• **Instructions to follow**: Below are records to give again exactly; omit each image they contain.

---------- Dataset excerpts

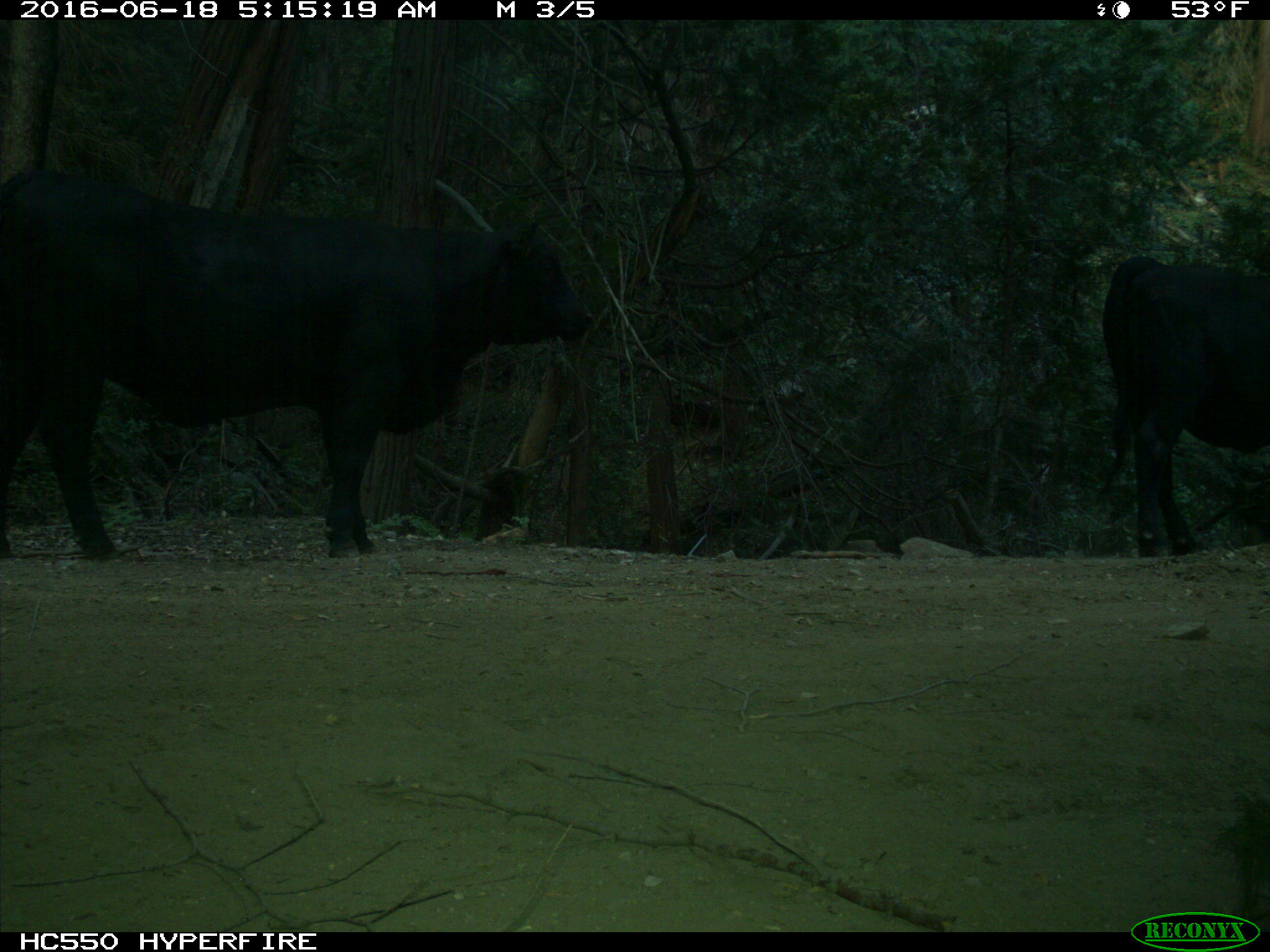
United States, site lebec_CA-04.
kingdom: Animalia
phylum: Chordata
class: Mammalia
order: Artiodactyla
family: Bovidae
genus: Bos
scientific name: Bos taurus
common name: domestic cow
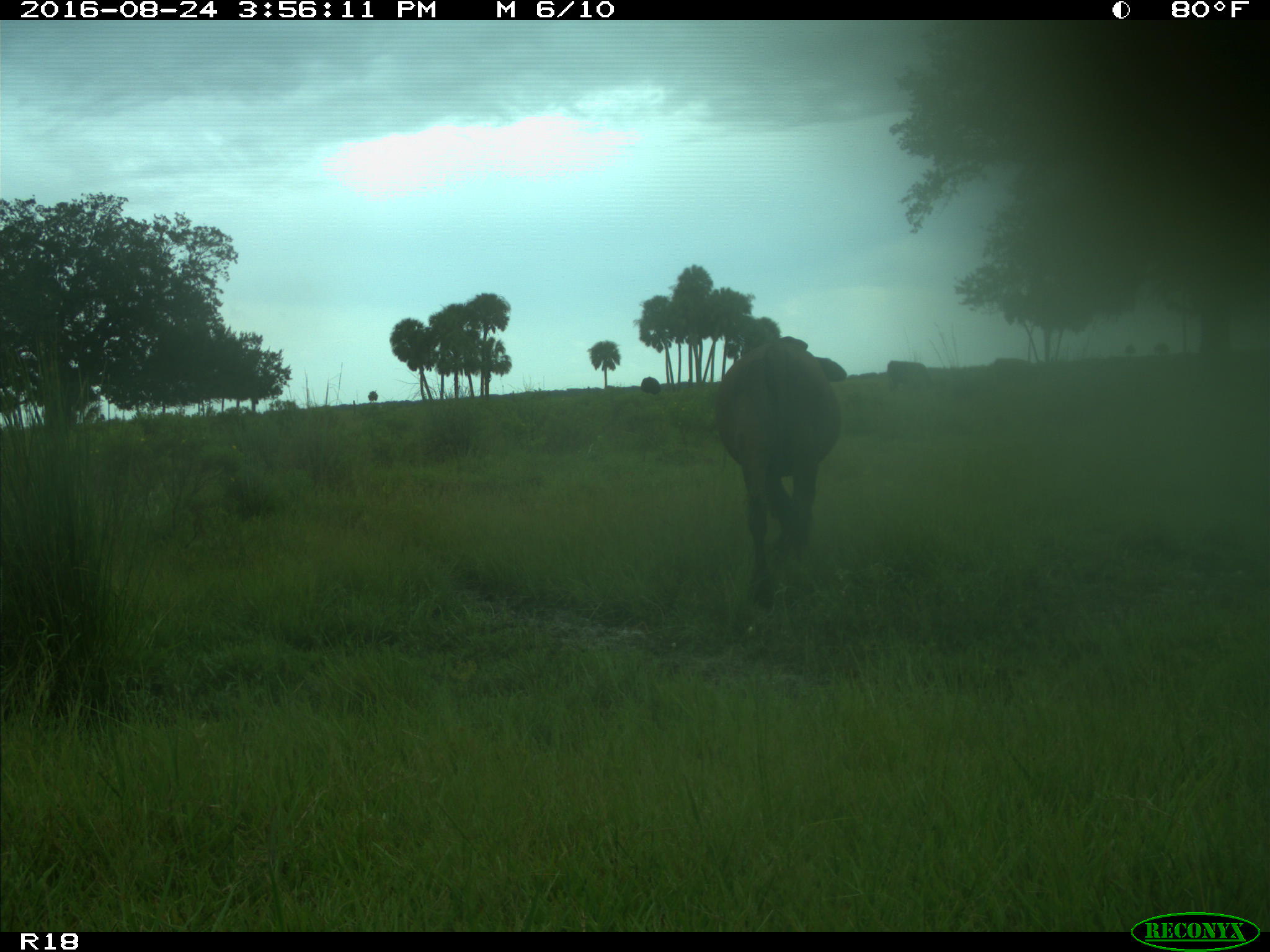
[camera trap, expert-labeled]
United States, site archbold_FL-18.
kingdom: Animalia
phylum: Chordata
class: Mammalia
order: Artiodactyla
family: Bovidae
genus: Bos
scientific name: Bos taurus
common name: domestic cow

--------------------

• **Result of the exercise**:
United States, site lebec_CA-04.
kingdom: Animalia
phylum: Chordata
class: Mammalia
order: Artiodactyla
family: Bovidae
genus: Bos
scientific name: Bos taurus
common name: domestic cow
[camera trap, expert-labeled]
United States, site archbold_FL-18.
kingdom: Animalia
phylum: Chordata
class: Mammalia
order: Artiodactyla
family: Bovidae
genus: Bos
scientific name: Bos taurus
common name: domestic cow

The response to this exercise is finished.